↓↓↓

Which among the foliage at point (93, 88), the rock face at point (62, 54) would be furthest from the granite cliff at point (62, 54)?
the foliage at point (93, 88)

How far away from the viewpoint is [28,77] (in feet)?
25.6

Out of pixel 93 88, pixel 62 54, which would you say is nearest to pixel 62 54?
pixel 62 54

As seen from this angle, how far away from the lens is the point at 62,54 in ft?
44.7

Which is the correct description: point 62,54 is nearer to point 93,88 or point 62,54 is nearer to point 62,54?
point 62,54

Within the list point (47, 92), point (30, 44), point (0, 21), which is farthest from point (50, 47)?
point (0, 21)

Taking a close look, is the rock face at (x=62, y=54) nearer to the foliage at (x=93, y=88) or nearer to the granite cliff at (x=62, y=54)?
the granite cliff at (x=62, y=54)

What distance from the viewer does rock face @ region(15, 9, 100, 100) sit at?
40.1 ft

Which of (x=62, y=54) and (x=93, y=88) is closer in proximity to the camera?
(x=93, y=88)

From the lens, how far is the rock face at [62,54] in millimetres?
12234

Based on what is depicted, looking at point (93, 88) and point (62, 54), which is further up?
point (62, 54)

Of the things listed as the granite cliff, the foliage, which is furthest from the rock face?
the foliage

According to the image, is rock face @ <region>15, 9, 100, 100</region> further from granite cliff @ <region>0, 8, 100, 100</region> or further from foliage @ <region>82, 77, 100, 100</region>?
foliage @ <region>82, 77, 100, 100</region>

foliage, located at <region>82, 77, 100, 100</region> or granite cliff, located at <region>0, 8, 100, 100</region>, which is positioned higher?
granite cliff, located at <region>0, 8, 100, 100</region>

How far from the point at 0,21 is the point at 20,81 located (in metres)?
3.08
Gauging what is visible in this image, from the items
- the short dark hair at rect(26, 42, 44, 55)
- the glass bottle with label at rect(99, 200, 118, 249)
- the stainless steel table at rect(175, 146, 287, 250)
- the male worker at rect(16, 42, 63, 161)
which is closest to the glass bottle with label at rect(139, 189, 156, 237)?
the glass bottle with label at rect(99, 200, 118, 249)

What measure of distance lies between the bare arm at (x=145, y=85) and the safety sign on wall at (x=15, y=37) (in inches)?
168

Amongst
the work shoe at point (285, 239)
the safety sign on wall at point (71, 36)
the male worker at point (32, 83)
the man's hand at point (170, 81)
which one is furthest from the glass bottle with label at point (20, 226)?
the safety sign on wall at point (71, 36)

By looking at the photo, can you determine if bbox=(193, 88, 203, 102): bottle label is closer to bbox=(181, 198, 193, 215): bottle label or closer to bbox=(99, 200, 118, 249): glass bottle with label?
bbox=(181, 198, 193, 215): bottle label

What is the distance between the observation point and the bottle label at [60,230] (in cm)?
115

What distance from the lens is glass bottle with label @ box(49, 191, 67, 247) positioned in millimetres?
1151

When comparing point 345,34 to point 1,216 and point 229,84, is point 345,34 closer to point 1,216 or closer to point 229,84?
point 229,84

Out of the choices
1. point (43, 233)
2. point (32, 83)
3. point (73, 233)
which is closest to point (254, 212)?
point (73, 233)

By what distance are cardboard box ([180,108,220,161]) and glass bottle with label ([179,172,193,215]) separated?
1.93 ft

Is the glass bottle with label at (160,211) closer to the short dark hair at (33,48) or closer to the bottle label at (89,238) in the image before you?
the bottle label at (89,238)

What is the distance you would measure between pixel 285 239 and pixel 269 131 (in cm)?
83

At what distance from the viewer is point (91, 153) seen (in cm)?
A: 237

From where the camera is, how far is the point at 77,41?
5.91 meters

↑↑↑

> **Goal**
Copy out all of the material above line for line, with no changes.

> **Exercise answer**
Which among the foliage at point (93, 88), the rock face at point (62, 54) would be furthest from the granite cliff at point (62, 54)?
the foliage at point (93, 88)

How far away from the viewpoint is [28,77] (in feet)?
25.6

Out of pixel 93 88, pixel 62 54, which would you say is nearest to pixel 62 54?
pixel 62 54

As seen from this angle, how far away from the lens is the point at 62,54 in ft?
44.7

Which is the correct description: point 62,54 is nearer to point 93,88 or point 62,54 is nearer to point 62,54?
point 62,54

Within the list point (47, 92), point (30, 44), point (0, 21), which is farthest from point (50, 47)?
point (0, 21)

Taking a close look, is the rock face at (x=62, y=54) nearer to the foliage at (x=93, y=88) or nearer to the granite cliff at (x=62, y=54)?
the granite cliff at (x=62, y=54)

What distance from the viewer does rock face @ region(15, 9, 100, 100) sit at?
40.1 ft

Which of (x=62, y=54) and (x=93, y=88) is closer in proximity to the camera?
(x=93, y=88)

From the lens, how far is the rock face at [62,54] in millimetres?
12234

Based on what is depicted, looking at point (93, 88) and point (62, 54), which is further up?
point (62, 54)

Of the things listed as the granite cliff, the foliage, which is furthest from the rock face?
the foliage

According to the image, is rock face @ <region>15, 9, 100, 100</region> further from granite cliff @ <region>0, 8, 100, 100</region> or further from foliage @ <region>82, 77, 100, 100</region>?
foliage @ <region>82, 77, 100, 100</region>

foliage, located at <region>82, 77, 100, 100</region> or granite cliff, located at <region>0, 8, 100, 100</region>, which is positioned higher?
granite cliff, located at <region>0, 8, 100, 100</region>

How far from the point at 0,21 is the point at 20,81 located (in metres)?
3.08
Gauging what is visible in this image, from the items
- the short dark hair at rect(26, 42, 44, 55)
- the glass bottle with label at rect(99, 200, 118, 249)
- the stainless steel table at rect(175, 146, 287, 250)
- the male worker at rect(16, 42, 63, 161)
which is closest to the glass bottle with label at rect(139, 189, 156, 237)?
the glass bottle with label at rect(99, 200, 118, 249)

What measure of distance lies between the bare arm at (x=145, y=85) and the safety sign on wall at (x=15, y=37) (in inches)?
168

Amongst
the work shoe at point (285, 239)
the safety sign on wall at point (71, 36)
the male worker at point (32, 83)
the man's hand at point (170, 81)
which one is furthest from the glass bottle with label at point (20, 226)?
the safety sign on wall at point (71, 36)

By looking at the photo, can you determine if bbox=(193, 88, 203, 102): bottle label is closer to bbox=(181, 198, 193, 215): bottle label or closer to bbox=(99, 200, 118, 249): glass bottle with label?
bbox=(181, 198, 193, 215): bottle label

What is the distance between the observation point and the bottle label at [60,230] (in cm)?
115

What distance from the lens is glass bottle with label @ box(49, 191, 67, 247) positioned in millimetres?
1151

When comparing point 345,34 to point 1,216 and point 229,84, is point 345,34 closer to point 1,216 or closer to point 229,84?
point 229,84

Out of the choices
1. point (43, 233)
2. point (32, 83)
3. point (73, 233)
which is closest to point (254, 212)?
point (73, 233)

By what distance are cardboard box ([180,108,220,161]) and glass bottle with label ([179,172,193,215]) separated?
1.93 ft

Is the glass bottle with label at (160,211) closer to the short dark hair at (33,48) or closer to the bottle label at (89,238) in the image before you?
the bottle label at (89,238)

What is the distance you would measure between pixel 285 239 and pixel 269 131 (in cm)?
83

At what distance from the viewer is point (91, 153) seen (in cm)?
A: 237

From where the camera is, how far is the point at 77,41?
5.91 meters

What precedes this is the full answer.